12.5. Waiver and Cumulative Remedies. No failure or delay by either party
in exercising any right under this Agreement shall constitute a waiver
of that right. Other than as expressly stated herein, the remedies provided
herein are in addition to, and not exclusive of, any other remedies of
a party at law or in equity.
12.6. Severability. If any provision of this Agreement is held by a court
of competent jurisdiction to be contrary to law, the provision shall be
modified by the court and interpreted so as best to accomplish the objectives
of the original provision to the fullest extent permitted by law, and the
remaining provisions of this Agreement shall remain in effect.
12.7. Assignment. Neither party may assign any of its rights or obligations
hereunder, whether by operation of law or otherwise, without the prior
express written consent of the other party. Notwithstanding the foregoing
either party may assign this Agreement together with all rights and obligations
hereunder, without consent of the other party, in connection with a merger,
acquisition, corporate reorganization, or sale of all or substantially
all of its assets not involving a direct competitor of the other party.
Any attempt by a party to assign its rights or obligations under this Agreement
in breach of this section shall be void and of no effect. Subject to the
foregoing, this Agreement shall bind and inure to the benefit of the parties,
their respective successors and permitted assigns.
12.8. Governing Law. This Agreement shall be governed exclusively by,
and construed exclusively in accordance with, the laws of the United States
and the State of California, without regard to its conflicts of laws provisions.
12.9. Venue. The state and federal courts located in San Francisco County,
California shall have exclusive jurisdiction to adjudicate any dispute
arising out of or relating to this Agreement. Each party hereby consents
to the jurisdiction of such courts and waives any right it may otherwise
have to challenge the appropriateness of such forums, whether on the basis
of the doctrine of forum non conveniens or otherwise. Each party also hereby
waives any right to jury trial in connection with any action or litigation
in any way arising out of or related to this Agreement.

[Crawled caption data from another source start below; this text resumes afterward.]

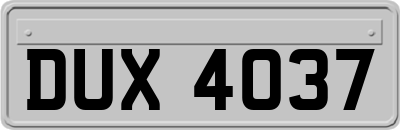 DUX4037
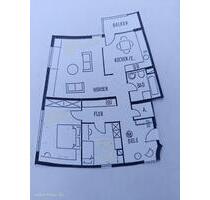 Wohnung zu vermieten in Worms - 870,00 EUR Kaltmiete, in Worms (PLZ: 67547)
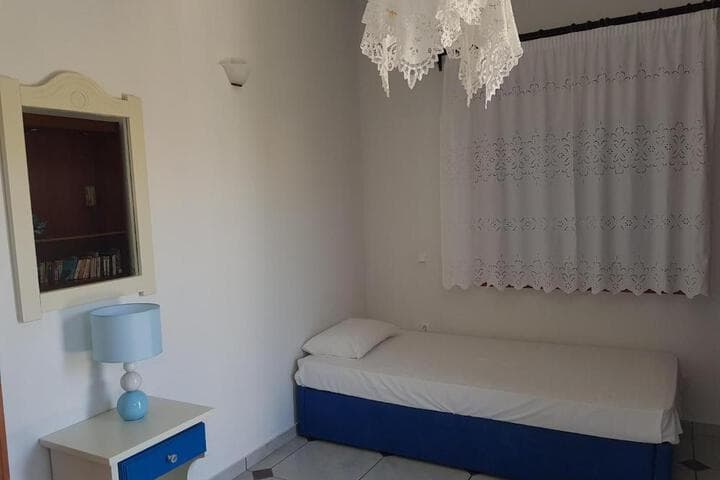 Ragoussis House photo 3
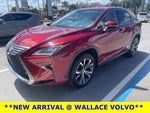 2017 Lexus RX RX 350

12.10. Export Control Laws. Each party shall comply with all United States
and foreign export control laws or regulations applicable to its performance
under this Agreement.
12.11. Entire Agreement. This Agreement, including all exhibits and addenda
hereto, along with all Order Forms executed hereunder, constitute the entire
agreement between the parties as to its subject matter, and supersede all
previous and contemporaneous agreements, proposals or representations,
written or oral, concerning the subject matter of this Agreement. No modification,
amendment, or waiver of any provision of this Agreement shall be effective
unless in writing and signed by the party against whom the modification,
amendment, or waiver is to be asserted. In the event of any conflict between
the provisions in this Master Subscription Agreement and any exhibit or
addendum hereto, or Order Form executed hereunder, the terms of such exhibit,
addendum or Order Form shall prevail to the extent of any inconsistency.
Notwithstanding any language to the contrary therein, no terms or conditions
stated in a Customer purchase order or in any other Customer order documentation
shall be incorporated into or form any part of this Agreement, and all
such terms or conditions shall be null and void.